I am working on an integration by parts problem, and, it looks like I got something incorrect somewhere. I have been told to follow LIATE (L ogarithmic, I nverse trigonometric, A lgebraic, T rigonometric, E xponential) when making a choice for selecting the u term in integration by parts.

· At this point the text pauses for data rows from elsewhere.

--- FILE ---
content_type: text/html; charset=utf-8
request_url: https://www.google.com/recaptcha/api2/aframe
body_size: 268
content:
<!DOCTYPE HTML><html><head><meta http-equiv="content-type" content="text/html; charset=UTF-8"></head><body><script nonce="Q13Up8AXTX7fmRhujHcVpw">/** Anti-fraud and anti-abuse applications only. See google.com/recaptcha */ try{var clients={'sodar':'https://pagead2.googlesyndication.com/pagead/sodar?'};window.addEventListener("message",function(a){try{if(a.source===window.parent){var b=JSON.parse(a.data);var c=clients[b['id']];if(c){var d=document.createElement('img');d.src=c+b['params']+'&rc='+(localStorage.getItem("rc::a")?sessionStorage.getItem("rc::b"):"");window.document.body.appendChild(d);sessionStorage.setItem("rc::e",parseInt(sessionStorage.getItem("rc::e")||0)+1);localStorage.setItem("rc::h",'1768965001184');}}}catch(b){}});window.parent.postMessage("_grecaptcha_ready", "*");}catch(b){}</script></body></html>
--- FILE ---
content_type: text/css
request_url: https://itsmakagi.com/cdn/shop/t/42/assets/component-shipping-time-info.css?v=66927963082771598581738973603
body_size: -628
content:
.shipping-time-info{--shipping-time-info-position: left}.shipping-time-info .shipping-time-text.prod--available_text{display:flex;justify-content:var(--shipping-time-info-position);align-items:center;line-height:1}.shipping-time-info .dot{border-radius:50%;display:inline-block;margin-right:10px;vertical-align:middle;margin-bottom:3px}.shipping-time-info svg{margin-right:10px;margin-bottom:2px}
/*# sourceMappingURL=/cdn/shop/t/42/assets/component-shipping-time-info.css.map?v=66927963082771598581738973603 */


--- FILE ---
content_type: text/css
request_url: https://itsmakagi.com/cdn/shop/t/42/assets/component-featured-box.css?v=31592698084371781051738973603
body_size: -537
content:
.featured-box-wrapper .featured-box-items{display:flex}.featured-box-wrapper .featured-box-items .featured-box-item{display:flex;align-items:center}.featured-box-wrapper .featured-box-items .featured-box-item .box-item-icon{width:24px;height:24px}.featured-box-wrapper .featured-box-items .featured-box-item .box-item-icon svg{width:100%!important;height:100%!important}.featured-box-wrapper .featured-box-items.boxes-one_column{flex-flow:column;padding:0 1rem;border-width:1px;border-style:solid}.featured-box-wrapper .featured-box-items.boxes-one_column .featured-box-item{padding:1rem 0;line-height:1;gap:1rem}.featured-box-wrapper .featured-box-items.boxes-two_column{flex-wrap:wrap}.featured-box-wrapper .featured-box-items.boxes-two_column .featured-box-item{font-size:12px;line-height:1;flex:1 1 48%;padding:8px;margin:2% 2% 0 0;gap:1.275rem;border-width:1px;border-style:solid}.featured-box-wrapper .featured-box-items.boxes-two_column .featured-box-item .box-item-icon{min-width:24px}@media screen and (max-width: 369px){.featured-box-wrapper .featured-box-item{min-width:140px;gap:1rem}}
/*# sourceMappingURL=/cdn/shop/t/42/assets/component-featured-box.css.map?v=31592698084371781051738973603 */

So, here is where I start:
Find $\displaystyle \int \frac{x \cdot e^{2x}}{{\left(2x + 1\right)}^{2}}$
$u = {(2x + 1)}^{2} = 4x^2 + 4x + 1$
$du = 16x + 4 \ dx$
$v = \frac{x}{2} \cdot e^{2x}$
$dv = x \cdot e^{2x} \ dx$
... and the rest of the problem is solved in this manner.

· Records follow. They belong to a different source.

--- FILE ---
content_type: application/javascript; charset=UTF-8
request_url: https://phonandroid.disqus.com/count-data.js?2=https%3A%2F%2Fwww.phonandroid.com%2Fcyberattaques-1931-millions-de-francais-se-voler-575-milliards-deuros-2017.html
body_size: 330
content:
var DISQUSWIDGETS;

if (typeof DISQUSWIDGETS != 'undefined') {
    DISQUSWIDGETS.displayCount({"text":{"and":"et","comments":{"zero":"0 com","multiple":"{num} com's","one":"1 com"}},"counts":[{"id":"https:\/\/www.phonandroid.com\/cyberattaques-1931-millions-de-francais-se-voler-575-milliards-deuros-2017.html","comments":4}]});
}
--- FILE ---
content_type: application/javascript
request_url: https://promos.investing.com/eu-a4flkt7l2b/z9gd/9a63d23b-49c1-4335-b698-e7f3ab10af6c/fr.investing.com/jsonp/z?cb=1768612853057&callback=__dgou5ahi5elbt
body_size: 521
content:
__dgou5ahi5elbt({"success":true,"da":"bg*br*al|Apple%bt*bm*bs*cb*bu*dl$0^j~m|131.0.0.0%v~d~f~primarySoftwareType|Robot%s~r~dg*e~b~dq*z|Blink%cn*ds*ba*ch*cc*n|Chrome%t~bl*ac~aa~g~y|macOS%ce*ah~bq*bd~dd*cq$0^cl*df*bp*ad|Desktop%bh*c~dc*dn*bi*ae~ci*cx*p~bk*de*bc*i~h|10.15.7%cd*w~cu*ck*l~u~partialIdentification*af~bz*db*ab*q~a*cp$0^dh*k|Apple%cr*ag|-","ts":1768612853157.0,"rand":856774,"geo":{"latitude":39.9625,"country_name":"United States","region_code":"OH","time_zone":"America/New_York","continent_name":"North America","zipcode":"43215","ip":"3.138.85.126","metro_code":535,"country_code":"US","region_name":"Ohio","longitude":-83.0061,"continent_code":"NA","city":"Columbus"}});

In the end I come up with:
${\left(2x + 1\right)}^{2} \cdot \frac{x}{2} \cdot e^{2x} - \left(4x^2 + x\right)\left(e^{2x}\right) + \left(16x + 1\right)\left(\frac{1}{2} \cdot e^{2x}\right) - {8e}^{2x} \ dx$
Comparing my answer with that from the student solutions handbook, here is how they start:
Find $\displaystyle \int \frac{x \cdot e^{2x}}{{\left(2x + 1\right)}^{2}}$
$u = x \cdot e^{2x}$
$du = x \cdot 2e^{2x} + e^{2x} \ dx = e^{2x} \left(2x + 1\right) \ dx$
$v = -\frac{1}{2\left(2x + 1\right)}$
$dv = \frac{1}{{\left(2x + 1\right)}^{2}} \ dx$
... and the rest of the problem is solved in this manner.
In the end, they come up with:
$$\frac{e^{2x}}{4\left(2x + 1\right)} + C$$
The answer they came up with appears to be the case since they chose their u term differently than I did. I purposefully didn't make the choice they did, since it was an exponential function, which I was taught should be the last choice for u. I chose the algebraic function.
There must be something that I am missing. Could some one please show me as to where I went wrong, and perhaps some rules that would help me make better choices for my u term in the future?
Thank you for your time!
The formula for integration by parts is $\int udv=uv-\int vdu.$ You have $\int\frac{dv}u,$ which won't work.